Skip to main content

Your First AMPS Kafka Connect Pipeline

This chapter provides a basic walkthrough using the connector with Kafka Connect. For this example, the AMPS Kafka source subscribes to AMPS, writes records into Kafka, and the AMPS Kafka sink reads those records from Kafka and publishes them back to AMPS.

The connector repository includes the same example under src/main/resources/examples/aggSub/.

Start Kafka

Start a local Kafka broker from the Kafka installation directory.

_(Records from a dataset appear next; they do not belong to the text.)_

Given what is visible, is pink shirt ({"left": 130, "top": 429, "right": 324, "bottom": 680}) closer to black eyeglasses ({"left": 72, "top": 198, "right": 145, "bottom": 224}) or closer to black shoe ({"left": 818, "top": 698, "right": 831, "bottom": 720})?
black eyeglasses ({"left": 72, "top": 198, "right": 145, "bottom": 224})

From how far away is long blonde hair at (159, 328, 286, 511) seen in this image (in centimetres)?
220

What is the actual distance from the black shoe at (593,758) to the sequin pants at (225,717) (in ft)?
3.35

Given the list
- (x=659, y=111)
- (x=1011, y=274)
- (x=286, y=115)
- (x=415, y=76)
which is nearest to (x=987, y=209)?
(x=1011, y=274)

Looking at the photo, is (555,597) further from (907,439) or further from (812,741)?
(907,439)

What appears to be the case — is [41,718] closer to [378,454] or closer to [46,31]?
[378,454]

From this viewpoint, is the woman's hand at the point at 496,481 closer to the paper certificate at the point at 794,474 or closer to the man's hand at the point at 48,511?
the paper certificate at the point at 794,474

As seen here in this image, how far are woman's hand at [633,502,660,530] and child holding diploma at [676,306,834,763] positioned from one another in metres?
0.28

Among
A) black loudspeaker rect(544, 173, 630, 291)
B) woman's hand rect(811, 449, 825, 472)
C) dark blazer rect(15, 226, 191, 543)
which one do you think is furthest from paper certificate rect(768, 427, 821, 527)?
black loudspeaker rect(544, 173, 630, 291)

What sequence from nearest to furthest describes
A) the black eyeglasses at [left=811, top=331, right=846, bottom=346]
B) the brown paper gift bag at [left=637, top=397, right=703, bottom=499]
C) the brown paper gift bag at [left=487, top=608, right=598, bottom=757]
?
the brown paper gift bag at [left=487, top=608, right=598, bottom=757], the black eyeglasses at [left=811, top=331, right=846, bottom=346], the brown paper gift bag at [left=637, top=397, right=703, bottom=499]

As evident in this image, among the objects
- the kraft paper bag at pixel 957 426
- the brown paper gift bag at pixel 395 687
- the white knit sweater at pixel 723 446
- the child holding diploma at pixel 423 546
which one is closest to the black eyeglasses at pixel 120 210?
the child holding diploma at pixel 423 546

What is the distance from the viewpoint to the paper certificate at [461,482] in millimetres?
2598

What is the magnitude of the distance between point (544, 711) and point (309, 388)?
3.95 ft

For KRaft mode, generate a cluster ID, format the log directories, and start the server:

KAFKA_CLUSTER_ID="$(bin/kafka-storage.sh random-uuid)"
bin/kafka-storage.sh format --standalone -t "$KAFKA_CLUSTER_ID" -c config/server.properties
bin/kafka-server-start.sh config/server.properties

For ZooKeeper-based Kafka distributions, start ZooKeeper and then start the server:

bin/zookeeper-server-start.sh config/zookeeper.properties
bin/kafka-server-start.sh config/server.properties

Start AMPS

Start AMPS with the configuration file provided by the connector example:

AMPS-{version}-Release-Linux/bin/ampServer src/main/resources/examples/aggSub/amps-config.xml

Start Kafka Connect

Start a distributed Kafka Connect worker:

bin/connect-distributed.sh config/connect-distributed.properties
tip

Make sure the worker plugin.path includes the directory where the AMPS Kafka connector plugin was installed before starting Kafka Connect.

Load the Source Connector

From the connector repository directory, load the source connector:

curl -X POST -H "Content-Type:application/json" http://localhost:8083/connectors --data @src/main/resources/examples/aggSub/AMPSKafkaSource.json

The source connector configuration uses an AMPS aggregated subscription:

{
"name": "amps-kafka-source",
"config": {
"connector.class": "com.crankuptheamps.kafka.AMPSKafkaSource",
"tasks.max": "1",
"key.converter": "org.apache.kafka.connect.storage.StringConverter",
"value.converter": "org.apache.kafka.connect.converters.ByteArrayConverter",
"header.converter": "org.apache.kafka.connect.storage.StringConverter",
"clientFactoryClass": "com.crankuptheamps.kafka.AMPSBasicClientFunction",
"clientName": "KafkaSource",
"uri": "tcp://localhost:9007/amps/json",
"command": "sow_and_subscribe",
"ampsTopic": "Orders",
"filter": "/symbol IN ('IBM', 'MSFT')",
"options": "projection=[/symbol,avg(/price) as /avg_price, avg(/price*/qty) as /avg_total],grouping=[/symbol],conflation=1s",
"subscriptionId": "Sub-100",
"cmdTypeFilter": "9",
"maxBuffers": "10",
"maxBatch": "1000",
"pruneTimeThreshold": "300000",
"eventHeaders": "topicHeader,timestamp"
}
}

Load the Sink Connector

Load the sink connector:

curl -X POST -H "Content-Type:application/json" http://localhost:8083/connectors --data @src/main/resources/examples/aggSub/AMPSKafkaSink.json

The sink reads from the Kafka topic Orders and publishes records to the AMPS topic AMPSKafkaSinkTest:

{
"name": "amps-kafka-sink",
"config": {
"connector.class": "com.crankuptheamps.kafka.AMPSKafkaSink",
"topics": "Orders",
"tasks.max": "1",
"key.converter": "org.apache.kafka.connect.storage.StringConverter",
"value.converter": "org.apache.kafka.connect.converters.ByteArrayConverter",
"header.converter": "org.apache.kafka.connect.storage.StringConverter",
"clientFactoryClass": "com.crankuptheamps.kafka.AMPSBasicClientFunction",
"clientName": "KafkaSink",
"pubStoreType": "memory",
"pubStoreInitialCap": "100",
"uri": "tcp://localhost:9007/amps/json",
"ampsTopic": "AMPSKafkaSinkTest",
"maxBatch": "100",
"useTopicHeader": "false"
}
}

Subscribe to the Sink Output

Use the AMPS spark utility to subscribe to the topic where the sink publishes records:

AMPS-{version}-Release-Linux/bin/spark subscribe -server localhost:9007 -topic AMPSKafkaSinkTest

Publish Example Messages

Publish the example JSON messages to the Orders topic:

AMPS-{version}-Release-Linux/bin/spark publish -server localhost:9007 -topic Orders -rate 1 -file src/main/resources/examples/aggSub/messages.json

The source filters for /symbol values of IBM and MSFT, uses a one second conflation interval, and projects aggregate fields. The sink subscriber receives the processed updates after they pass from AMPS to Kafka and back into AMPS.